Theorems involving Continuous Functions

Intermediate Value Theorem. Suppose that $f$ is continuous on closed interval ${\left[{a},{b}\right]}$ and let ${N}$ is any number between ${f{{\left({a}\right)}}}$ and ${f{{\left({b}\right)}}}$ (or ${f{{\left({b}\right)}}}$ and ${f{{\left({a}\right)}}}$ ; depends what is bigger). Then there exists number ${c}$ in ${\left({a},{b}\right)}$ such that ${f{{\left({c}\right)}}}={N}$ .

The Intermediate Value Theorem states that a continuous function takes on every intermediate value between the function values ${f{{\left({a}\right)}}}$ and ${f{{\left({b}\right)}}}$ .

Note that the value ${N}$ can be taken one or more times.

In geometric terms Intermediate Value Theorem states that if any horizontal line ${y}=$ is given between ${f{{\left({a}\right)}}}$ and ${f{{\left({b}\right)}}}$ then the graph of ${f{}}$ should intersect ${y}={N}$ somewhere.

Corollary. Suppose that ${f{}}$ is continuous on closed interval ${\left[{a},{b}\right]}$ such that ${f{{\left({a}\right)}}}$ and ${f{{\left({b}\right)}}}$ have different signs. Then there exists number ${c}$ in ${\left({a},{b}\right)}$ such that ${f{{\left({c}\right)}}}={0}$ .

Proof of this fact is straightforward. Since ${f{{\left({a}\right)}}}$ and ${f{{\left({b}\right)}}}$ have different signs then either ${f{{\left({a}\right)}}}<{0}<{f{{\left({b}\right)}}}$ or ${f{{\left({b}\right)}}}<{0}<{f{{\left({a}\right)}}}$ , so, we take ${N}={0}$ in intermediate value theorem.

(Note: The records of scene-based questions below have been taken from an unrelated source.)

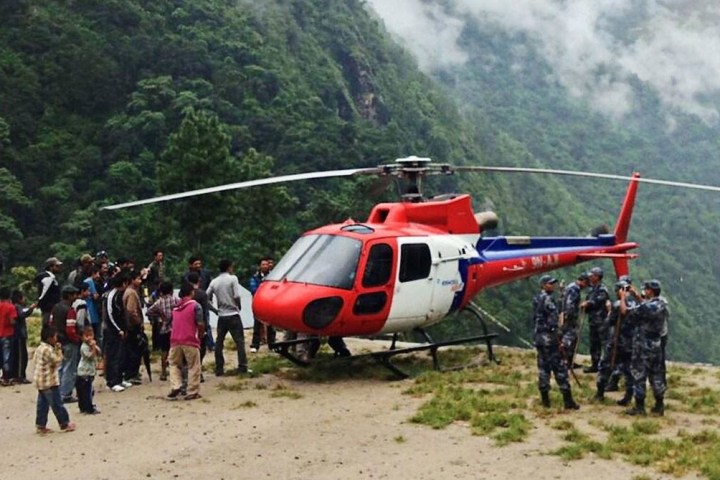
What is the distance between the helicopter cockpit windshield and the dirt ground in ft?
4.73

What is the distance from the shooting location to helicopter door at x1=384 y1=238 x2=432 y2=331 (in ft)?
36.2

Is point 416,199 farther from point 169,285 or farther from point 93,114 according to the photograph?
point 93,114

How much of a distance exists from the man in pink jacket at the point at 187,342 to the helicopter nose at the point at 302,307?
98 cm

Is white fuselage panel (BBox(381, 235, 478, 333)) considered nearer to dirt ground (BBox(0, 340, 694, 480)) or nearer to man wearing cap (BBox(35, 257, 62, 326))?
dirt ground (BBox(0, 340, 694, 480))

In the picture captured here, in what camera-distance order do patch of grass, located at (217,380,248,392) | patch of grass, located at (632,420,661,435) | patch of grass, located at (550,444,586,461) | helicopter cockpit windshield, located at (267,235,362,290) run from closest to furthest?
patch of grass, located at (550,444,586,461)
patch of grass, located at (632,420,661,435)
patch of grass, located at (217,380,248,392)
helicopter cockpit windshield, located at (267,235,362,290)

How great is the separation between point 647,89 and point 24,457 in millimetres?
182416

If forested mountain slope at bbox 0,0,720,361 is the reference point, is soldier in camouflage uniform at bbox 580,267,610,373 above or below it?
below

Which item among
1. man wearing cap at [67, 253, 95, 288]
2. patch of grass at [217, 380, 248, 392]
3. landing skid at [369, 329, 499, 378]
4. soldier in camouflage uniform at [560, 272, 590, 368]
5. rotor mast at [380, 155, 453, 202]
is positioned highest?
rotor mast at [380, 155, 453, 202]

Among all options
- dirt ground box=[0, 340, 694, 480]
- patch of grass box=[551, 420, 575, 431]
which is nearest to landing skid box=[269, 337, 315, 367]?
dirt ground box=[0, 340, 694, 480]

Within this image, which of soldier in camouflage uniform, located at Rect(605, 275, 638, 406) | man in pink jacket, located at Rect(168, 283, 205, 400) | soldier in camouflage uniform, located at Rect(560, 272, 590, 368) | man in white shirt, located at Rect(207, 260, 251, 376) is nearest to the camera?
soldier in camouflage uniform, located at Rect(605, 275, 638, 406)

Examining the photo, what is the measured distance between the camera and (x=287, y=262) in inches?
436

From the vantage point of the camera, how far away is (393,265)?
1095cm

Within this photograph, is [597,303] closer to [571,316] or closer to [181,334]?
[571,316]

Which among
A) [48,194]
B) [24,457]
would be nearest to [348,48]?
[48,194]
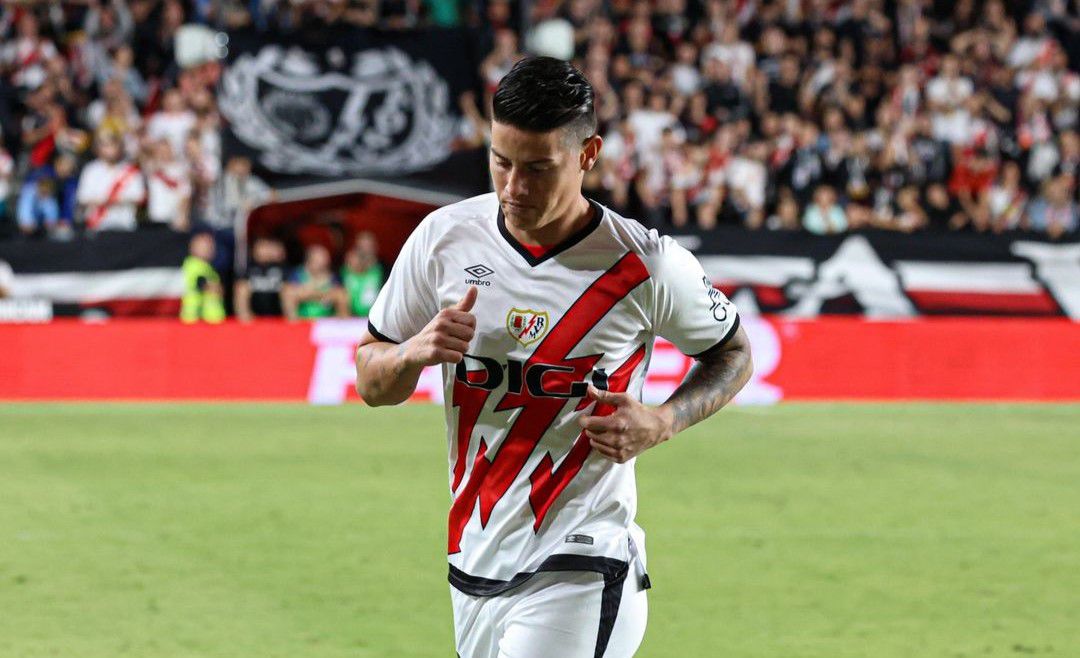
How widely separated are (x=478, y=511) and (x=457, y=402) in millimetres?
288

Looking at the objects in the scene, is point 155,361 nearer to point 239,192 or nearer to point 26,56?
point 239,192

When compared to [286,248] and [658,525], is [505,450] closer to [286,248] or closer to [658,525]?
[658,525]

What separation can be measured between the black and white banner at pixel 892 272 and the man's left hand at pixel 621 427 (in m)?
13.3

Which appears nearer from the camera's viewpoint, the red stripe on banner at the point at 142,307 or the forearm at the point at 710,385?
the forearm at the point at 710,385

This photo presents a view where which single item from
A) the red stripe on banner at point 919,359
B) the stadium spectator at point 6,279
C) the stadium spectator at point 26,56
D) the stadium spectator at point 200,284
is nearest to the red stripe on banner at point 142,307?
the stadium spectator at point 200,284

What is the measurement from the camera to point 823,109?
2011cm

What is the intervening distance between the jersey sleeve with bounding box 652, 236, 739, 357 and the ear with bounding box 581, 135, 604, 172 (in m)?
0.29

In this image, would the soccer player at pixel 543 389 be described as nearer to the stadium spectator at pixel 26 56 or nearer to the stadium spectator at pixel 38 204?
the stadium spectator at pixel 38 204

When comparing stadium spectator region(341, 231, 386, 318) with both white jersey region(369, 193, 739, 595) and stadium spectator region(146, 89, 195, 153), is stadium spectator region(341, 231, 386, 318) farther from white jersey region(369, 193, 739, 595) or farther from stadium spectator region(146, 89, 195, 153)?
white jersey region(369, 193, 739, 595)

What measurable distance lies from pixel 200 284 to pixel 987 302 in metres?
9.33

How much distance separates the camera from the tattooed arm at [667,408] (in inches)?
132

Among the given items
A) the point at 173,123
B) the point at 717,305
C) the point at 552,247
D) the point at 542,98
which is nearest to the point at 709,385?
the point at 717,305

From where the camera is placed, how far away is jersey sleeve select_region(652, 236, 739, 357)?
3668 millimetres

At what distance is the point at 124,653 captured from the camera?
21.1ft
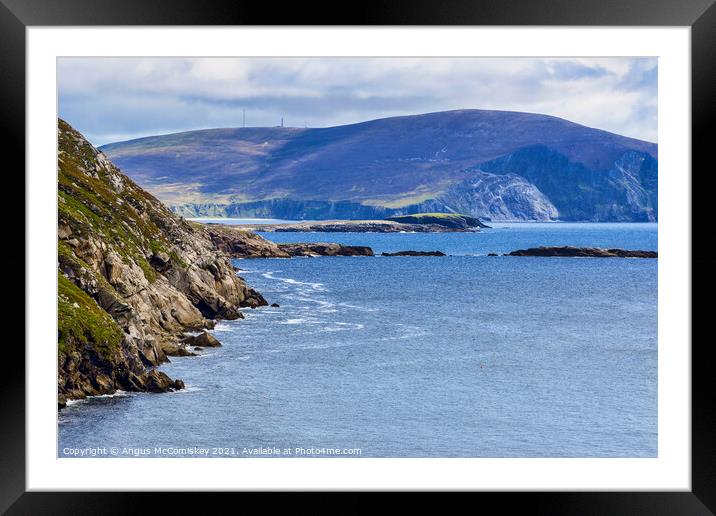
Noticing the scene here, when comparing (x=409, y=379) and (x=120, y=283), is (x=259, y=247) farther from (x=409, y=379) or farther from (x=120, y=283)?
(x=120, y=283)

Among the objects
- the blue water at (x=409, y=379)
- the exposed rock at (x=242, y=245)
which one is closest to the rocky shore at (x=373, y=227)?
the exposed rock at (x=242, y=245)

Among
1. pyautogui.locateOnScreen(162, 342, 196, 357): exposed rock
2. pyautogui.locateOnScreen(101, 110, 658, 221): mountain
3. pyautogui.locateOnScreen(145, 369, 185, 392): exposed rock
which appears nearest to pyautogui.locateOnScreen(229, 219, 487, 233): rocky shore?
pyautogui.locateOnScreen(101, 110, 658, 221): mountain

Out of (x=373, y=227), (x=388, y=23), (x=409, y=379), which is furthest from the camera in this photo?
(x=373, y=227)

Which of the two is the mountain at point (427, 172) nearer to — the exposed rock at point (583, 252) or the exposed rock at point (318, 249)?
the exposed rock at point (583, 252)

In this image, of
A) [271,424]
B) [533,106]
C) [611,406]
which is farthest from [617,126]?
[271,424]

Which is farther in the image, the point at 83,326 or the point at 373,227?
the point at 373,227

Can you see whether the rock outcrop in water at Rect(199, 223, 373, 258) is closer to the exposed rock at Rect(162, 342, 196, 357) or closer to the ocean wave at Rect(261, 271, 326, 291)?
the ocean wave at Rect(261, 271, 326, 291)

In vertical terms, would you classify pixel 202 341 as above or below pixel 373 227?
below

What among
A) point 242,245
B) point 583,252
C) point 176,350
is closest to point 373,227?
point 583,252
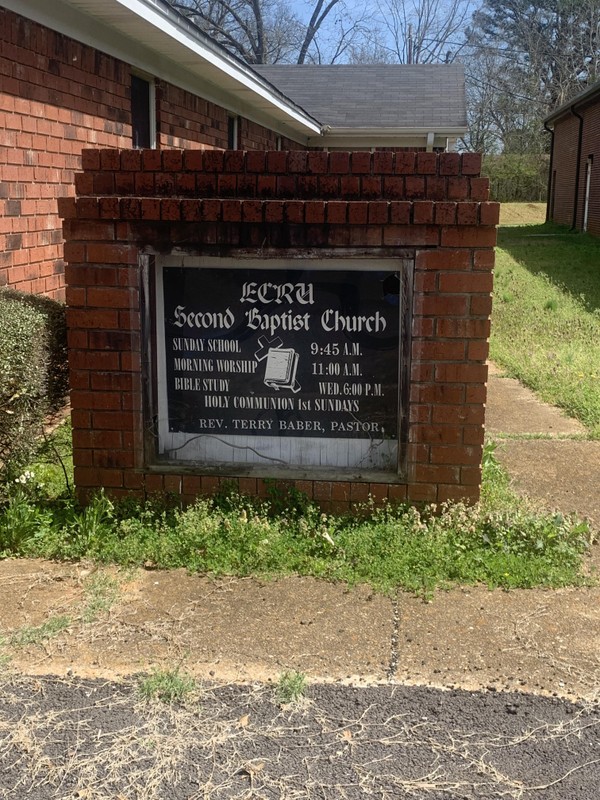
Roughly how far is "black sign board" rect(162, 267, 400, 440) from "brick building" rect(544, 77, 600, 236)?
2222cm

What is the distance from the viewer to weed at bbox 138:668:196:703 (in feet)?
9.72

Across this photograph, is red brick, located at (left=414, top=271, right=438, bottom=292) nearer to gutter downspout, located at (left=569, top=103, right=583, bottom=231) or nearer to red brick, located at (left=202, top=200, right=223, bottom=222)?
red brick, located at (left=202, top=200, right=223, bottom=222)

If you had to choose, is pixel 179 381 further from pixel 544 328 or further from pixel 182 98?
pixel 544 328

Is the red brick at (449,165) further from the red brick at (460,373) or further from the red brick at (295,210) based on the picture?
the red brick at (460,373)

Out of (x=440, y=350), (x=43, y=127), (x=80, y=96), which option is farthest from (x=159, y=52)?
(x=440, y=350)

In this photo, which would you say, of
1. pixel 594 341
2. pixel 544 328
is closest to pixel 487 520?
pixel 594 341

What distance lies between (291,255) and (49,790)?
270 centimetres

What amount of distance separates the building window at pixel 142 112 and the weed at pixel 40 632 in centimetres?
610

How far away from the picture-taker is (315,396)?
4.54m

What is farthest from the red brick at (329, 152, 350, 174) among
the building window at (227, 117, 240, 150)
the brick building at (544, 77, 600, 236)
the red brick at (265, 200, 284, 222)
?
the brick building at (544, 77, 600, 236)

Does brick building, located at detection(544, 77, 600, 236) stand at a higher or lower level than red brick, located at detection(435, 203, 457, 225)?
higher

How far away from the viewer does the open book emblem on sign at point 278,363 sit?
449 cm

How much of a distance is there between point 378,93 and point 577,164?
9857 mm

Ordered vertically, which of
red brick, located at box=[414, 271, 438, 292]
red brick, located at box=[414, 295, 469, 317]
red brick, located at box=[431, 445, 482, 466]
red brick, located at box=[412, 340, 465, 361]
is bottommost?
red brick, located at box=[431, 445, 482, 466]
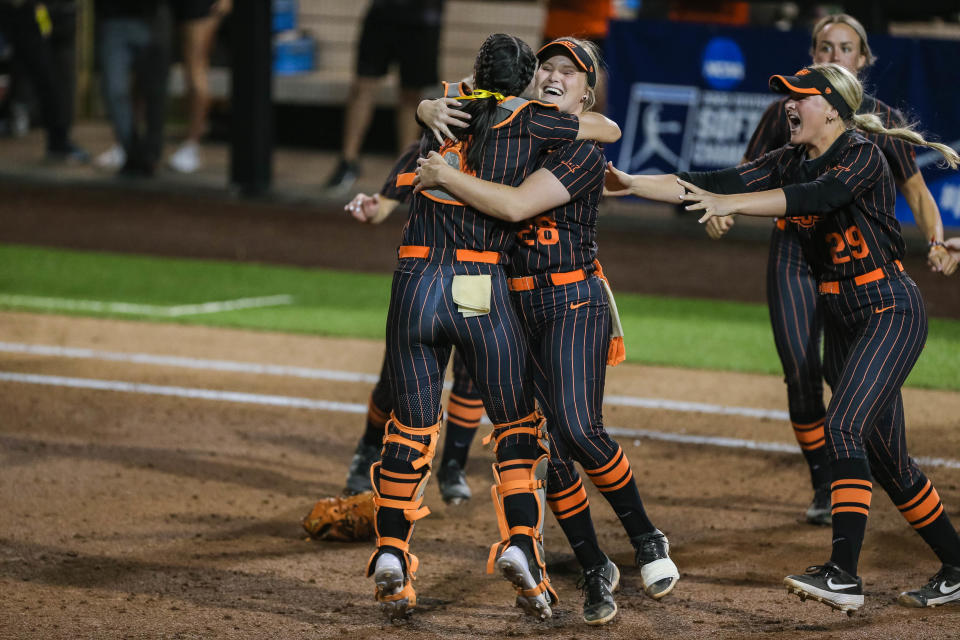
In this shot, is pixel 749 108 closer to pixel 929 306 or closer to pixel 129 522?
pixel 929 306

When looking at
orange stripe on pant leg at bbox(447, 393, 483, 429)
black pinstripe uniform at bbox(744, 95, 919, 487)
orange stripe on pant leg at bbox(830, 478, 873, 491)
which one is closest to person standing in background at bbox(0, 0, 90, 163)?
orange stripe on pant leg at bbox(447, 393, 483, 429)

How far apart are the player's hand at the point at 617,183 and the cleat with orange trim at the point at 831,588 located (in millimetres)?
1534

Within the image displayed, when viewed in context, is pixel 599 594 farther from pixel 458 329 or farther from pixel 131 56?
pixel 131 56

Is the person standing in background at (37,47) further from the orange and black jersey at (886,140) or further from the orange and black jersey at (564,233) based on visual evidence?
the orange and black jersey at (564,233)

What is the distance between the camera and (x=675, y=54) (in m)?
12.5

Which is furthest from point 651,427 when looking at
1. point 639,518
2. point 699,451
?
point 639,518

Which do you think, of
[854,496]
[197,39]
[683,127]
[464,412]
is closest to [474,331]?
[854,496]

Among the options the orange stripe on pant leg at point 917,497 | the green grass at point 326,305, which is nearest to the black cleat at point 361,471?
the orange stripe on pant leg at point 917,497

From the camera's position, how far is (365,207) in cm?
526

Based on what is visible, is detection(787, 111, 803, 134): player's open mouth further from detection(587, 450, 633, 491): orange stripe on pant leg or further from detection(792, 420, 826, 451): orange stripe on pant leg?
detection(792, 420, 826, 451): orange stripe on pant leg

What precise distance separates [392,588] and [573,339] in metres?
1.02

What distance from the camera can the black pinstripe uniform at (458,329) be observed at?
4.20 metres

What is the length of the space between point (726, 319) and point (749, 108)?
3203mm

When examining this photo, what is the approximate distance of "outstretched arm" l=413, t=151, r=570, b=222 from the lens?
4098 millimetres
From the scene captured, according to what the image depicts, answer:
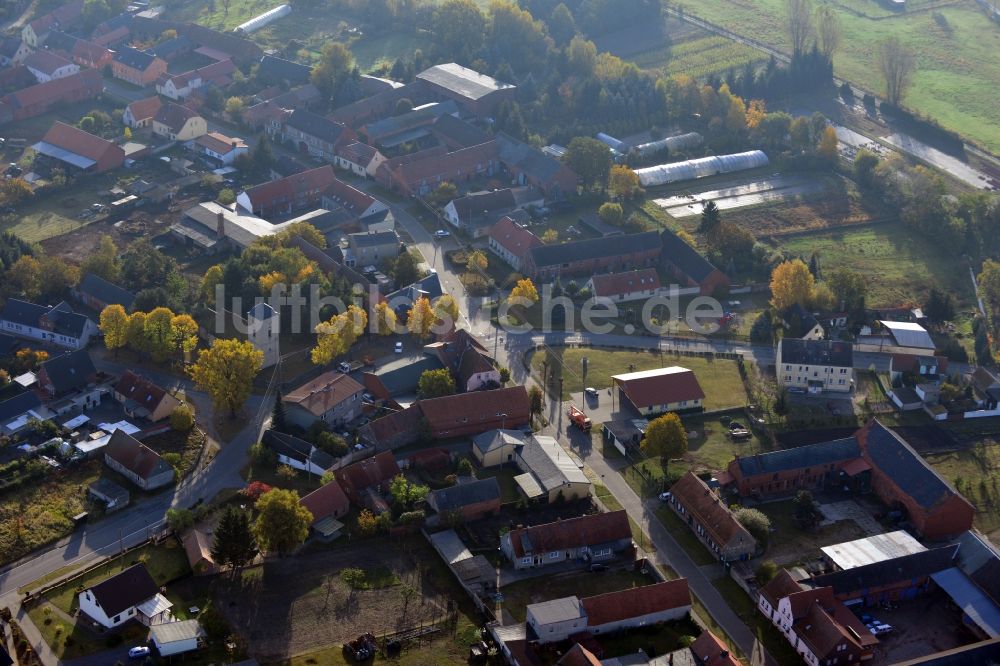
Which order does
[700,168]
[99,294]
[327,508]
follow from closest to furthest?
[327,508] < [99,294] < [700,168]

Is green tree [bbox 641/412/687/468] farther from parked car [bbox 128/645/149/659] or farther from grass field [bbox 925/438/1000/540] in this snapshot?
parked car [bbox 128/645/149/659]

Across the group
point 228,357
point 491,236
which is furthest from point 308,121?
point 228,357

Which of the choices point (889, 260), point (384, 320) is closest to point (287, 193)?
point (384, 320)

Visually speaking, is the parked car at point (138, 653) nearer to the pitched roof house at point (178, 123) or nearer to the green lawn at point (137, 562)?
the green lawn at point (137, 562)

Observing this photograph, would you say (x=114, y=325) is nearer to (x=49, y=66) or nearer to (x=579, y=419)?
(x=579, y=419)

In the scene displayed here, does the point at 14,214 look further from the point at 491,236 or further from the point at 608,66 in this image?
the point at 608,66

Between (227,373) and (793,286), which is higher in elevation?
(227,373)
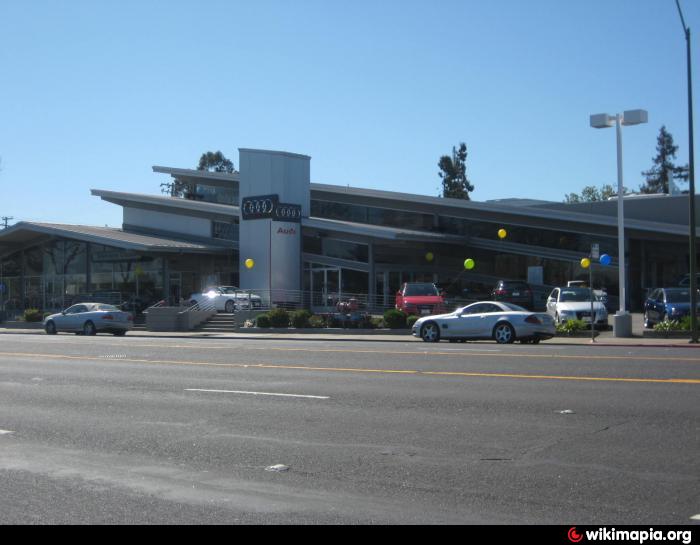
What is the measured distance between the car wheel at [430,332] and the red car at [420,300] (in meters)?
7.85

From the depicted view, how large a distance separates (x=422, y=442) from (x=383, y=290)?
1429 inches

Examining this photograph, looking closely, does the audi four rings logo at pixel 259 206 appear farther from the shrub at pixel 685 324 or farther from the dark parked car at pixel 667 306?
the shrub at pixel 685 324

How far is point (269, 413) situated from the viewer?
1148 centimetres

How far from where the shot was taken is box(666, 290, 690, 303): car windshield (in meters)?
29.2

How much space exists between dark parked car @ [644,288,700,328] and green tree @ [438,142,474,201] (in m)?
57.9

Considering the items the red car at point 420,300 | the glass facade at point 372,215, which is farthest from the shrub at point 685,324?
the glass facade at point 372,215

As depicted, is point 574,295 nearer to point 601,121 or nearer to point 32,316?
point 601,121

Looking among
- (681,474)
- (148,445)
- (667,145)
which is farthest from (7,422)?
(667,145)

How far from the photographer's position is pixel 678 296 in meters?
29.5

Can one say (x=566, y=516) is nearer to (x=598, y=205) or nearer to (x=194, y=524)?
(x=194, y=524)

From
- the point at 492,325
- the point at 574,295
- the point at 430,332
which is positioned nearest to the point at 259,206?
the point at 574,295

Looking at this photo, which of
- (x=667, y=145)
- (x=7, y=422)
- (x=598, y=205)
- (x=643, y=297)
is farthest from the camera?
(x=667, y=145)

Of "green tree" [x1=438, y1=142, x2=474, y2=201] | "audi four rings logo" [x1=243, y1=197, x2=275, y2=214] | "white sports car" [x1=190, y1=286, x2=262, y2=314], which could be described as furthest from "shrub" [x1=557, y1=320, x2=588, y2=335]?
"green tree" [x1=438, y1=142, x2=474, y2=201]

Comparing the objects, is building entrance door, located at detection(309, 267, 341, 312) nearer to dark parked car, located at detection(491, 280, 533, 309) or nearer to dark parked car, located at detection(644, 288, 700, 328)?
dark parked car, located at detection(491, 280, 533, 309)
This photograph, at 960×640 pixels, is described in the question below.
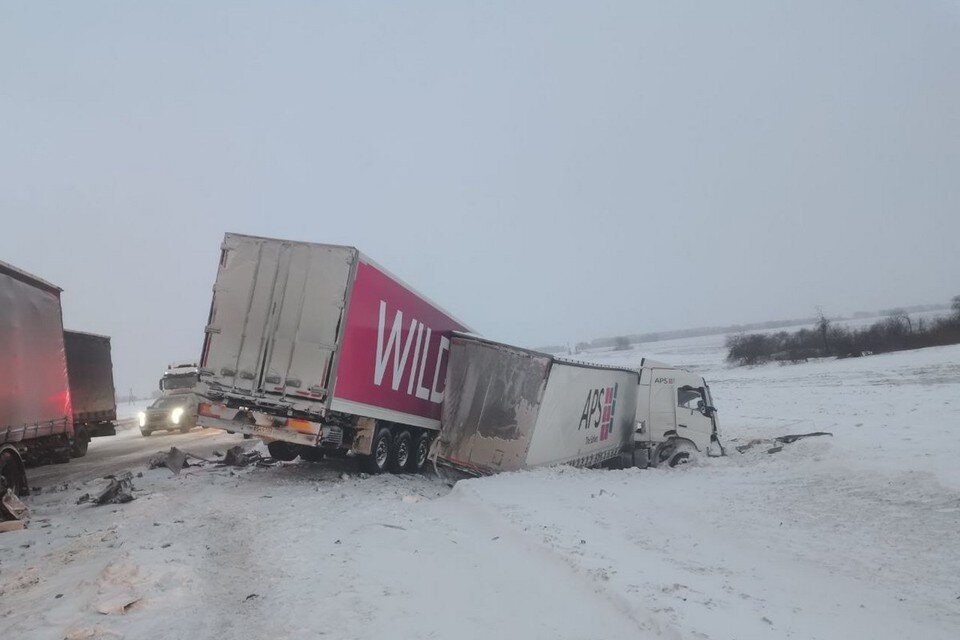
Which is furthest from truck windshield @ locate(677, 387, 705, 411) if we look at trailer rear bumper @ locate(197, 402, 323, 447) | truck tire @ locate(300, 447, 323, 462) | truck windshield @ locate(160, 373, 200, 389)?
truck windshield @ locate(160, 373, 200, 389)

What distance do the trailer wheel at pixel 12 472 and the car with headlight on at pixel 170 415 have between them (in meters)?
12.2

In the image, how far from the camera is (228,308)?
Result: 390 inches

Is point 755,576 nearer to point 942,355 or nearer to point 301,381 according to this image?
point 301,381

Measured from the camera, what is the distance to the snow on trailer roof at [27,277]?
351 inches

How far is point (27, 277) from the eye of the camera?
9633 mm

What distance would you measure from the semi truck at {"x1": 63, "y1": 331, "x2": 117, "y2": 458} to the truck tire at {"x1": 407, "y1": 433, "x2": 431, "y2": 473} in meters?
9.10

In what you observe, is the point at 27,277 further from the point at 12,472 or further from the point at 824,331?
the point at 824,331

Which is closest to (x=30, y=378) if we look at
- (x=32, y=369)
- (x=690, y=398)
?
(x=32, y=369)

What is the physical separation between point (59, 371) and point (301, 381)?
466 cm

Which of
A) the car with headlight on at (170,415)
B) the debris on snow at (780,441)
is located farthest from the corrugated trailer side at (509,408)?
the car with headlight on at (170,415)

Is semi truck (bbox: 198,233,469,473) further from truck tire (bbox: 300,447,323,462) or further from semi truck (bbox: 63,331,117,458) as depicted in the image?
semi truck (bbox: 63,331,117,458)

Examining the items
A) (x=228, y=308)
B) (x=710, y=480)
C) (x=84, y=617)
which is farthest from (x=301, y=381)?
(x=710, y=480)

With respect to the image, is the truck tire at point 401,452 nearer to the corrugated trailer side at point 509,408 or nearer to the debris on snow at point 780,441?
the corrugated trailer side at point 509,408

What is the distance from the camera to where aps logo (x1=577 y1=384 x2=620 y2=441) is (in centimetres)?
1363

Note, that Intermediate Value Theorem is general false for discontinuous functions.

One use of the Intermediate Value Theorem is in locating roots of equations.

Example 1. Function ${{2}}^{{x}}-{4}{x}={0}$ clearly has root 4, but it is harder to locate another root. However, for function ${f{{\left({x}\right)}}}={{2}}^{{x}}-{4}{x}$ ${f{{\left({0}\right)}}}={{2}}^{{0}}-{4}\cdot{0}={1}>{0}$ and ${f{{\left(\frac{{1}}{{2}}\right)}}}={{2}}^{{\frac{{1}}{{2}}}}-{4}\cdot{2}=\sqrt{{{2}}}-{8}<{0}$ .

Thus, by corollary (because function ${f{{\left({x}\right)}}}={{2}}^{{x}}-{4}{x}$ is continuous) there exists number ${c}$ in interval ${\left({0},\frac{{1}}{{2}}\right)}$ such that ${f{{\left({c}\right)}}}={0}$ .

Example 2. Show that the root of equation ${\cos{{\left({x}\right)}}}-{x}={0}$ is within interval [0,1].

Let ${f{{\left({x}\right)}}}={\cos{{\left({x}\right)}}}-{x}$ . Clearly it is continuous on [0,1].

We are looking for the solution of the equation, that is a number ${c}$ between 0 and 1 such that ${f{{\left({c}\right)}}}={0}$ .

Since ${f{{\left({0}\right)}}}={\cos{{\left({0}\right)}}}-{0}={1}>{0}$ and ${f{{\left({1}\right)}}}={\cos{{\left({1}\right)}}}-{1}<{0}$ then ${f{{\left({1}\right)}}}<{0}<{f{{\left({0}\right)}}}$ .

Thus, according to corollary there exists number ${c}$ on interval ${\left({0},{1}\right)}$ such that ${f{{\left({c}\right)}}}={0}$ . Therefore, ${f{{\left({x}\right)}}}$ has at least one root in (0,1).

Boundedness of a function. Suppose that function ${f{}}$ is continuous on closed interval ${\left[{a},{b}\right]}$ then exist such constant finite numbers ${m}$ and ${M}$ that ${m}\le{f{{\left({x}\right)}}}\le{M}$ for all ${a}\le{x}\le{b}$ .

Note that this theorem doesn't hold if interval is not closed.

For example, let ${f{{\left({x}\right)}}}={\left\{\begin{array}{c}\frac{{1}}{{x}}{\quad\text{if}\quad}{0}<{x}\le{1}\\{0}{\quad\text{if}\quad}{x}={0}\\ \end{array}\right.}$ .

This function can take only finite values, but it grows without a bound when ${x}$ approaches 0.